__Data__.
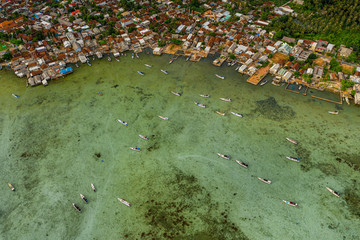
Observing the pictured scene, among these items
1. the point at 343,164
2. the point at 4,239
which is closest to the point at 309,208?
the point at 343,164

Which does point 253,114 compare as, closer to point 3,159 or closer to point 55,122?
point 55,122

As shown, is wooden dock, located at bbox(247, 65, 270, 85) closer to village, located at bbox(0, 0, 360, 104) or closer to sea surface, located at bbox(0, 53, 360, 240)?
village, located at bbox(0, 0, 360, 104)

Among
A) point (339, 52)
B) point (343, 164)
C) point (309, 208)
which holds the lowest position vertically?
point (309, 208)

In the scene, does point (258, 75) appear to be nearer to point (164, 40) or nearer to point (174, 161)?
point (164, 40)

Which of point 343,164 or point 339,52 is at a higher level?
point 339,52

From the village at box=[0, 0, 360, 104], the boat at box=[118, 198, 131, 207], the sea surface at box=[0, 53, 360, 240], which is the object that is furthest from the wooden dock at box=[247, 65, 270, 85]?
the boat at box=[118, 198, 131, 207]

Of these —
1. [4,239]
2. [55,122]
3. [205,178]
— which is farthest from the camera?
[55,122]

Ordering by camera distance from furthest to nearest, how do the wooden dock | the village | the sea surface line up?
the village → the wooden dock → the sea surface
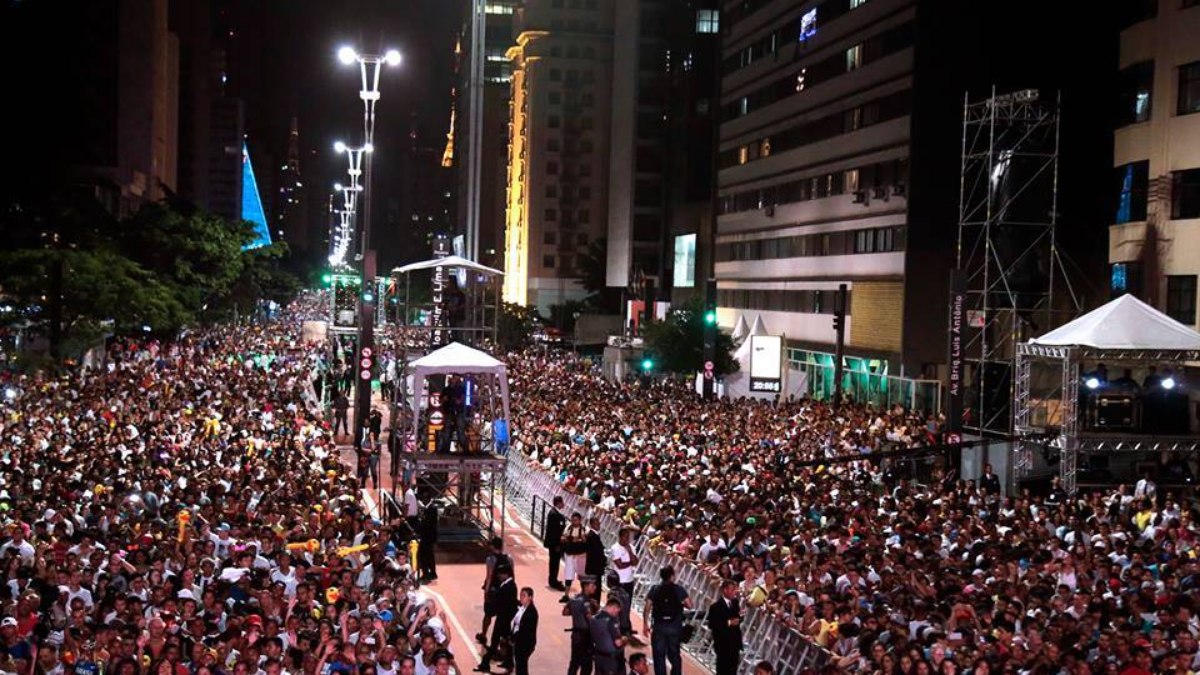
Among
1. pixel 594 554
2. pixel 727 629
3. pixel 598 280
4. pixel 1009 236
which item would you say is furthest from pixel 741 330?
pixel 598 280

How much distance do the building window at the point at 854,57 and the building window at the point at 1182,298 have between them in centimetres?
2058

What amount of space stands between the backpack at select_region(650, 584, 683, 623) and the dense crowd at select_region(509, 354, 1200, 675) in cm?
108

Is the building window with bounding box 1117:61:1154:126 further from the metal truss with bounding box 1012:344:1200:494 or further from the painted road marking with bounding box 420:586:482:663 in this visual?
the painted road marking with bounding box 420:586:482:663

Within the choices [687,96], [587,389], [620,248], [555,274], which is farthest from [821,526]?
[555,274]

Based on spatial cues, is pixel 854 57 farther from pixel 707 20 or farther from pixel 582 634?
pixel 707 20

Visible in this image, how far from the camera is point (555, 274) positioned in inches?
5074

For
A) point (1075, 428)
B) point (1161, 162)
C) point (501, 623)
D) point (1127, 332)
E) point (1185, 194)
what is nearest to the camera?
point (501, 623)

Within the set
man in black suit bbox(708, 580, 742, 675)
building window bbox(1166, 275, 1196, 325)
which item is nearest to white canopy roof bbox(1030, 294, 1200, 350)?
building window bbox(1166, 275, 1196, 325)

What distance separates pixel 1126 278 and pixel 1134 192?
7.47 feet

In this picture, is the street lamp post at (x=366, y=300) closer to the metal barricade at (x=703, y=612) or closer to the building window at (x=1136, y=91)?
the metal barricade at (x=703, y=612)

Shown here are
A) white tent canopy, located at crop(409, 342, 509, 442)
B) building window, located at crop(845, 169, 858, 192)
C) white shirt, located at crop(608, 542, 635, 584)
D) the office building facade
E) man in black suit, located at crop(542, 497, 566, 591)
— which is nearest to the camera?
white shirt, located at crop(608, 542, 635, 584)

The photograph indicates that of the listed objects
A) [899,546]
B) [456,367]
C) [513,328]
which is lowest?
[899,546]

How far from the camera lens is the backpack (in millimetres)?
14625

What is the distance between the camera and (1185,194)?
3506cm
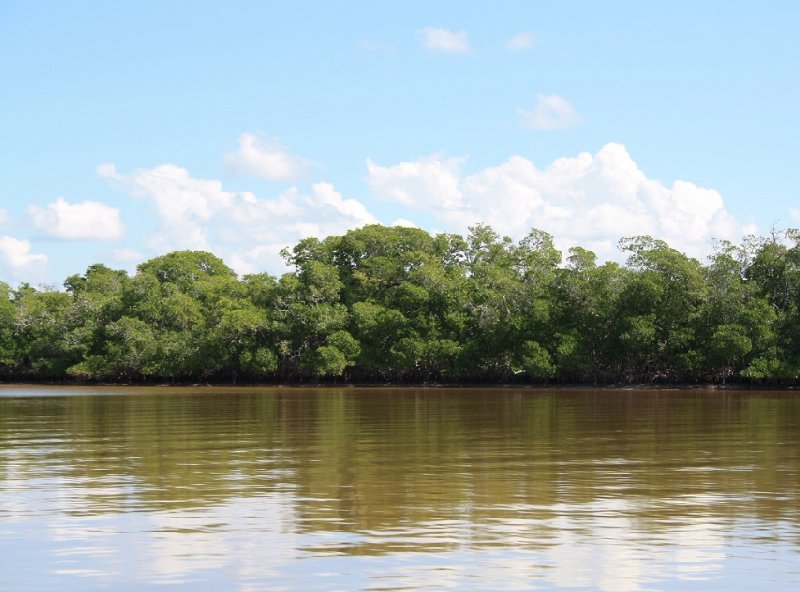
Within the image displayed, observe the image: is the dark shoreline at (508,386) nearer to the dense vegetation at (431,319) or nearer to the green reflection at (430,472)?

__Your goal__. Rewrite all of the entries above, changing every "camera" to "viewer" and leaving everything else as it is. Omit the pictures.

__The result__.
Observing the pictured scene, among these items
1. the point at 343,164
2. the point at 4,239
which is closest to the point at 309,208?
the point at 343,164

Which does point 253,114 compare as, closer to point 3,159 or closer to point 55,122?
point 55,122

As shown, is wooden dock, located at bbox(247, 65, 270, 85) closer to village, located at bbox(0, 0, 360, 104) or closer to sea surface, located at bbox(0, 53, 360, 240)?
village, located at bbox(0, 0, 360, 104)

Among
A) point (339, 52)
B) point (343, 164)
C) point (309, 208)
which holds the lowest position vertically?
point (309, 208)

In the scene, does point (258, 75) appear to be nearer to point (164, 40) or nearer to point (174, 161)?
point (164, 40)

Which of point 343,164 or point 339,52 is at a higher level?
point 339,52

From the village at box=[0, 0, 360, 104], the boat at box=[118, 198, 131, 207], the sea surface at box=[0, 53, 360, 240], which is the object that is furthest from the wooden dock at box=[247, 65, 270, 85]?
the boat at box=[118, 198, 131, 207]

Of these —
1. [4,239]
2. [55,122]
3. [205,178]
— which is farthest from the viewer?
[55,122]

Ordering by viewer distance from furthest to nearest, how do the wooden dock | the village | the sea surface line up?
the village → the wooden dock → the sea surface
Among
1. pixel 594 554
2. pixel 727 629
3. pixel 598 280
4. pixel 1009 236
which item would you say is furthest from pixel 741 330?
pixel 598 280

How much distance do the building window at the point at 854,57 and the building window at the point at 1182,298 have between them in centimetres?
2058

What amount of space stands between the backpack at select_region(650, 584, 683, 623) and the dense crowd at select_region(509, 354, 1200, 675) in cm?
108

Is the building window with bounding box 1117:61:1154:126 further from the metal truss with bounding box 1012:344:1200:494 or further from the painted road marking with bounding box 420:586:482:663 in this visual?
the painted road marking with bounding box 420:586:482:663

Within the choices [687,96], [587,389], [620,248], [555,274], which is farthest from [821,526]?
[555,274]

Based on spatial cues, is pixel 854 57 farther from pixel 707 20 or farther from pixel 582 634?
pixel 707 20

Visible in this image, how far from the viewer is point (555, 274) positioned in inches?
5074

For
A) point (1075, 428)
B) point (1161, 162)
C) point (501, 623)
D) point (1127, 332)
E) point (1185, 194)
what is nearest to the viewer?
point (501, 623)

Within the set
man in black suit bbox(708, 580, 742, 675)
building window bbox(1166, 275, 1196, 325)
which item is nearest to white canopy roof bbox(1030, 294, 1200, 350)?
building window bbox(1166, 275, 1196, 325)

What distance separates pixel 1126 278 and pixel 1134 192?
7.47 feet

In this picture, is the street lamp post at (x=366, y=300) closer to the metal barricade at (x=703, y=612) or closer to the building window at (x=1136, y=91)?
the metal barricade at (x=703, y=612)

Shown here are
A) white tent canopy, located at crop(409, 342, 509, 442)
B) building window, located at crop(845, 169, 858, 192)
C) white shirt, located at crop(608, 542, 635, 584)
D) the office building facade
E) man in black suit, located at crop(542, 497, 566, 591)
— which is nearest to the viewer?
white shirt, located at crop(608, 542, 635, 584)

The photograph indicates that of the listed objects
A) [899,546]
B) [456,367]
C) [513,328]
which is lowest?
[899,546]

How far from the viewer lens is the backpack (in millimetres)?
14625

What is the distance between the viewer and (1185,194)?
3506cm
Within the image displayed, observe the image: is the dark shoreline at (508,386) nearer to the dense vegetation at (431,319) or nearer to the green reflection at (430,472)?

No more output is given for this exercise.